WHAT TO WORK ON:
[A] Answer these from the Patchwork Health article:
(i) Which two investors provided the £3.5 million?
(ii) How many NHS sites use the platform?
(iii) How many vacancies does the NHS currently have?
[B] Carry on the Patchwork Health article from its final sentence.

The tyranny of the Excel spreadsheet continues, especially in rostering staff. Nowhere is this more acutely felt in today’s COVID-pressured hospital wards, which are now depleted not just by the disease but by staff burnout from patchy over- or underscheduling of staff hours. Two doctors realized this and decided to create a startup.

Patchwork Health has now raised £3.5 million from Praetura Ventures and BMJ New Ventures, the investment arm of BMJ (global healthcare knowledge provider and publisher of The BMJ).

Founded in 2016 by NHS doctors Anas Nader and Jing Ouyang, the platform is now used by over 70 NHS sites to fill vacant shifts and offer staff flexible working hours. It couldn’t have come sooner: The NHS currently has 90,000 vacancies and 1 in 5 staff are said to be considering quitting due to stress and exhaustion.

Patchwork replaces this spreadsheet with a dashboard that predicts when temporary staff will be needed. Shifts are broadcast to an app and temporary staff use the app to select the shifts that suit them. The passporting of credentials, HR paperwork and payments are all handled through the same system. Full-time healthcare workers can have their personal preferences reflected in their rotas without leaving NHS wards with staffing gaps, the startup says.

DATA SUPPLIED:

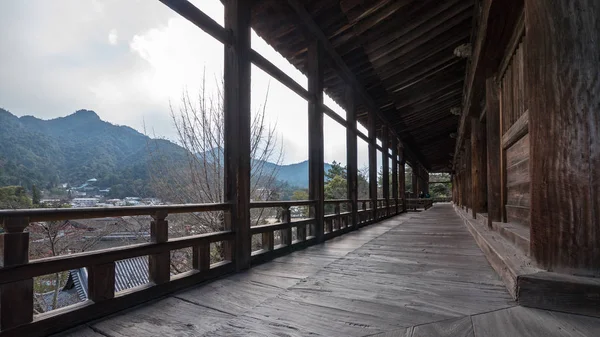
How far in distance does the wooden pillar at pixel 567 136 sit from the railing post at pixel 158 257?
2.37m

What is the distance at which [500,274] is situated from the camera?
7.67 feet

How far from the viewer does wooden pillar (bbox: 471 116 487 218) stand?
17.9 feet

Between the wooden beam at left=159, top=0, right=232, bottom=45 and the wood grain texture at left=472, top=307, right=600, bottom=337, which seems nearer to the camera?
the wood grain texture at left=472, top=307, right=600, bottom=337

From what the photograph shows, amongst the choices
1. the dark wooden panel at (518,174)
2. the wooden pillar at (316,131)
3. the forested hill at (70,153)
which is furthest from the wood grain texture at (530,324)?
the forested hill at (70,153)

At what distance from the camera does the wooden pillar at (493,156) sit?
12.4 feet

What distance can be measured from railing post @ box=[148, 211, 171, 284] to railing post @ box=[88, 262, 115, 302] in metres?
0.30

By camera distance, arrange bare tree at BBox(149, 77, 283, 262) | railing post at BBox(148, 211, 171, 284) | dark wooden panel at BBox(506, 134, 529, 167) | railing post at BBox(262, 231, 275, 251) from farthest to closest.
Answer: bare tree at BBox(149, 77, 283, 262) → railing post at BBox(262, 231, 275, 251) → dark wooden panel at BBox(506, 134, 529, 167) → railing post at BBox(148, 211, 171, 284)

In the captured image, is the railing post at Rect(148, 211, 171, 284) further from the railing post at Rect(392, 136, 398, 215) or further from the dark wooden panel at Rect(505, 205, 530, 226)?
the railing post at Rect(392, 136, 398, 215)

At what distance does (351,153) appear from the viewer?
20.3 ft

* * *

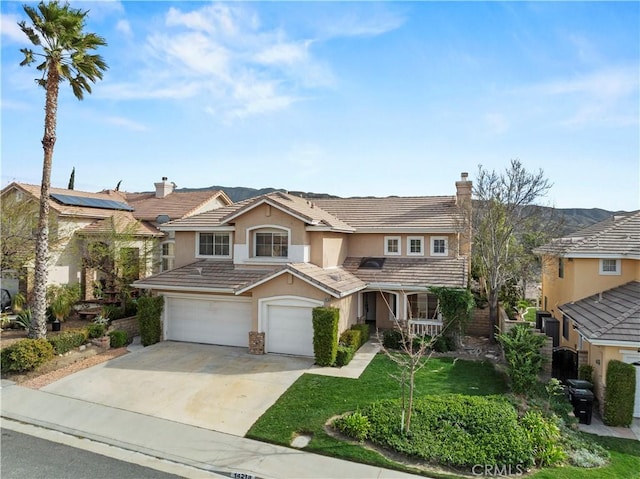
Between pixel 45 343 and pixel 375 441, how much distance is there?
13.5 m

---

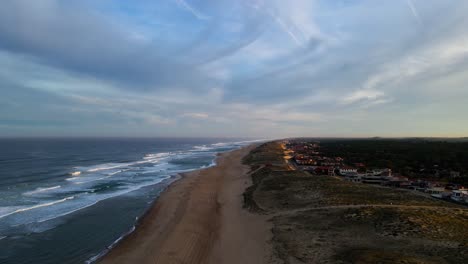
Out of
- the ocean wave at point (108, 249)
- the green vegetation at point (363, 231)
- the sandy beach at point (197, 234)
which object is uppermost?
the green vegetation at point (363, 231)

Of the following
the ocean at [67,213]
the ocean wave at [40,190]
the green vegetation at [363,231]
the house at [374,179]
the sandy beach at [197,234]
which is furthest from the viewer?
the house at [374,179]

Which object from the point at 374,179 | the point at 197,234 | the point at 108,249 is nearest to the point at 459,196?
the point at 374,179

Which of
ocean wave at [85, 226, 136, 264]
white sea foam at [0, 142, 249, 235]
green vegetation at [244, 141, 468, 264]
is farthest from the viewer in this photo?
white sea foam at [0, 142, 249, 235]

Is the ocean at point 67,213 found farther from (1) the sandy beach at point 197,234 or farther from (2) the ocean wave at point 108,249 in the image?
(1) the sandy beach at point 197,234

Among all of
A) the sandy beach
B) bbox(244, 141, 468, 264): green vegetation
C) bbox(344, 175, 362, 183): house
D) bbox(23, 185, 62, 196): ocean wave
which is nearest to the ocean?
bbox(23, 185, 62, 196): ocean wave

OUTPUTS FOR THE TASKS:
[A]
(i) Praetura Ventures and BMJ New Ventures
(ii) Over 70
(iii) 90,000

[B]
Dr. Nader said: “We’re already partnering with over 70 NHS sites to tackle the root causes of burnout, offer full-time and temporary staff more choices, and create stronger staffing foundations for hospitals. Through our technology and services, flexible work and safely staffed wards can go hand in hand.”

David Foreman, managing director at Praetura Ventures and non-executive director of Patchwork, added: "From the moment we met Anas and Jing, we could see the passion for their business. Patchwork is helping to solve a staffing crisis in the NHS. They’ve made real strides over the last 18 months and have the potential to make seismic changes in the way we organise staff in one of the world’s largest healthcare systems.”